Düsseldorf Die Zeit für Immobilienbesitzer wird allmählich knapp. In diesem Monat endet die Frist ab, in der sie hochverzinste Immobiliendarlehen, die bis zum Jahre 2010 abgeschlossen wurden wegen fehlerhafter Widerrufsklauseln rückabwickeln lassen können. Anwalt Julius Reiter erklärt, was Bankkunden beachten müssen.

Herr Reiter, der Widerrufsjoker läuft bald aus. Wie lange können Immobilienbesitzer ihre hoch verzinsten Altverträge noch kündigen?
Darlehensnehmer können noch bis zum 21. Juni 2016 ihre Darlehensverträge aus den Jahren 2002 bis 2010 widerrufen. Dabei sollten Verbraucher im Auge behalten, dass die juristische Prüfung der Verträge und der Widerruf selber einige Zeit in Anspruch nimmt, das heißt wer nicht bis Anfang Juni seine Verträge prüfen gelassen hat, kommt zu spät.

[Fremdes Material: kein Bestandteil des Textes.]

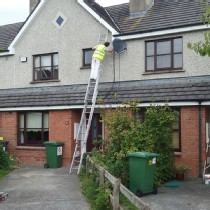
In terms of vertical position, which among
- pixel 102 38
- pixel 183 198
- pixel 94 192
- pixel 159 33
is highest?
pixel 102 38

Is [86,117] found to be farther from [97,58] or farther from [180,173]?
[180,173]

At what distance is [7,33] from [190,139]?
1270cm

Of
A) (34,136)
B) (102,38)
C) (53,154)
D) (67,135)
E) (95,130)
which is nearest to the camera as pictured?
(53,154)

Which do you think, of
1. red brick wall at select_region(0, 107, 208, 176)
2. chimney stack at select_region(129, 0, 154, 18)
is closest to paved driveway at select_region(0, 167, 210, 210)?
red brick wall at select_region(0, 107, 208, 176)

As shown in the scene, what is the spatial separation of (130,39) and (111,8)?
4297 millimetres

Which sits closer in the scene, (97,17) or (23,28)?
(97,17)

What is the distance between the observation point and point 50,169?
585 inches

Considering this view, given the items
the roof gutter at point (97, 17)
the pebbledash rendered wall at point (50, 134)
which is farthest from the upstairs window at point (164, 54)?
the pebbledash rendered wall at point (50, 134)

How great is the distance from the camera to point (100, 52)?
14.9 meters

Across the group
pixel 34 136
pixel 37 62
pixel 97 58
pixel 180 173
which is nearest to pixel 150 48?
pixel 97 58

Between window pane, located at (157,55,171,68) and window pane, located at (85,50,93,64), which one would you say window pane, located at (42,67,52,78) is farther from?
window pane, located at (157,55,171,68)

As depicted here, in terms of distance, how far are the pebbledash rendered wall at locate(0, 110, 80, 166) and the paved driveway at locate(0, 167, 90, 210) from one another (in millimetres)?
1648

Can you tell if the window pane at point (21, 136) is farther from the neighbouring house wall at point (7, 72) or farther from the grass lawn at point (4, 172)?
the grass lawn at point (4, 172)

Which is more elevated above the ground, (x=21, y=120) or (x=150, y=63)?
(x=150, y=63)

Gibt es keine Aussicht auf Verlängerung der Frist?
Nein, eine Verlängerung der Frist ist nicht vorgesehen.

Können sich Kreditnehmer bei widerspenstigen Banken an die Bafin wenden?
Ja, sie können sich dort beschweren. Aber die Bafin bezieht in der Regel keine Stellung.

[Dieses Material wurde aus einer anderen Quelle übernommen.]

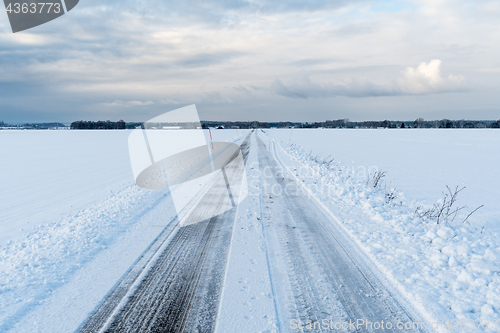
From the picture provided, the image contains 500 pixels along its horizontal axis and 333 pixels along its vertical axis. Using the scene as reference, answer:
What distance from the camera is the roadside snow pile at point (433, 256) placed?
3.41 metres

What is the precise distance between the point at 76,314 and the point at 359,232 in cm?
509

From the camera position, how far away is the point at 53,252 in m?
4.94

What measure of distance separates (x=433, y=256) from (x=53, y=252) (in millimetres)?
6673

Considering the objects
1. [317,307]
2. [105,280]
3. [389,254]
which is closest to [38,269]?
[105,280]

Im offiziellen Leitbild der Bafin steht: „Die Bafin arbeitet zu Verbraucherthemen zielgerichtet mit den europäischen Aufsichtsbehörden und Verbraucherschutzeinrichtungen zusammen und informiert Verbraucher über grundsätzliche Themen zum kollektiven Verbraucherschutz.“ Warum hält die Aufsicht in so einem wichtigen Falle Stille?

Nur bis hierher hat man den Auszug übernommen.